Director Linda Blanchard is happy to introduce four fine new singers she has selected for the group, of which three are making their St. Cecilia Chamber Choir debuts.

The first is Fran Needham, an alto, who has lived in Damariscotta for fifty years. She last performed with the summer choir in Bryn Mawr, Pennsylvania.

New to the tenor section is John Cleary of Edgecomb, who sang with a Washington, DC choir previously and performed at the Chocolate Church last March as part of a fundraiser. Bass Franklin Holland moved in July to Bristol from Philadelphia, where he sang with the Orpheus Club and the Academy Chorale.
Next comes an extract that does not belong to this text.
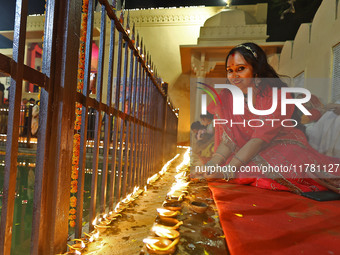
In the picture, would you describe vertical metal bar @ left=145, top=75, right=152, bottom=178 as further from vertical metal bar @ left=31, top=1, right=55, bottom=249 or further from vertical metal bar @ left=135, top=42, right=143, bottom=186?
vertical metal bar @ left=31, top=1, right=55, bottom=249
Finally, the choir applauds the return of Sarah Sproul of Newcastle, who began with the group as an eighth grader and continued faithfully throughout high school. St. Cecilia consistently has one or more talented youth singers each year, but the director believes Sarah to be the longest-performing student member ever. She currently works locally as a licensed massage therapist, and will sing soprano.
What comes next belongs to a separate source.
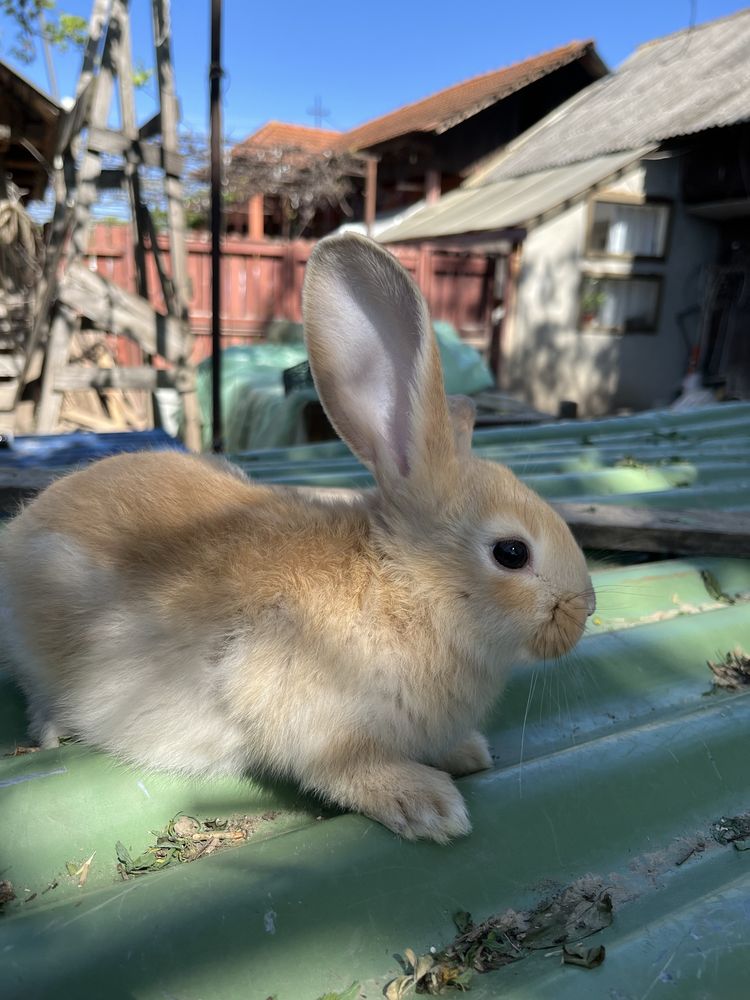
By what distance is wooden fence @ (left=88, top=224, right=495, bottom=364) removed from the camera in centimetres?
1308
In addition to the customary seasonal readings, and familiar carols sung by both choir and audience, there will be works by contemporary composers John Rutter, David Willcocks, Eric Whitacre and Jonathan Dove and delightfully different arrangements of “Ding Dong Merrily on High” and “I Saw Three Ships,” to name but a few.

Concert goers have a new option this year: the ability to order and pay for tickets on line at $15 each by visiting www.CeciliaChoir.org. This will save time and the possibility of a wait in the cold on a December evening or afternoon.
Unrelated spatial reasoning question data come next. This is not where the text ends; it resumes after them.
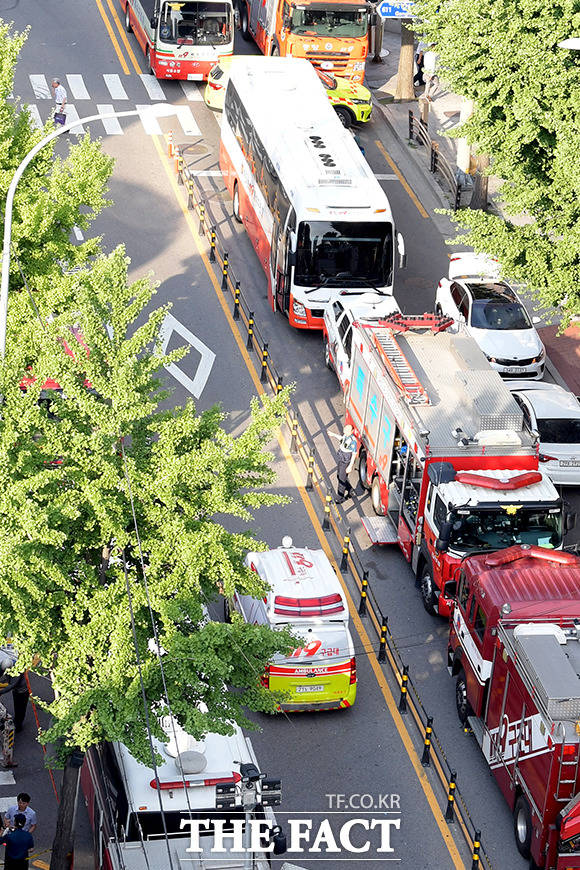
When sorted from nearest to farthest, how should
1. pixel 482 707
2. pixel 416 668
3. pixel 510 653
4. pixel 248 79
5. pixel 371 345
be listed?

The Ceremony of Carols is an excellent concert for the whole family. Each half lasts between 30 and 40 minutes, there are no long choral works, and most of the pieces are sung in English. Then there is the spectacle: the choir first singing from the back of the church, then as they process, the lighting of candles, and the choir surrounding the audience with lit candles as they sing “Silent Night” – a seasonal grand finale. And students are admitted free of charge.

The chamber choir is named after the patron saint of choral music and was formed in 1995 to promote excellence in choral singing in Mid-Coast Maine. Directed by Linda Blanchard with the assistance of accompanist Sean Fleming, the Choir specializes in sacred music of the Renaissance and English choral traditions. Members hail from communities across Mid-Coast Maine from Rockland to Dresden and are selected following an audition process.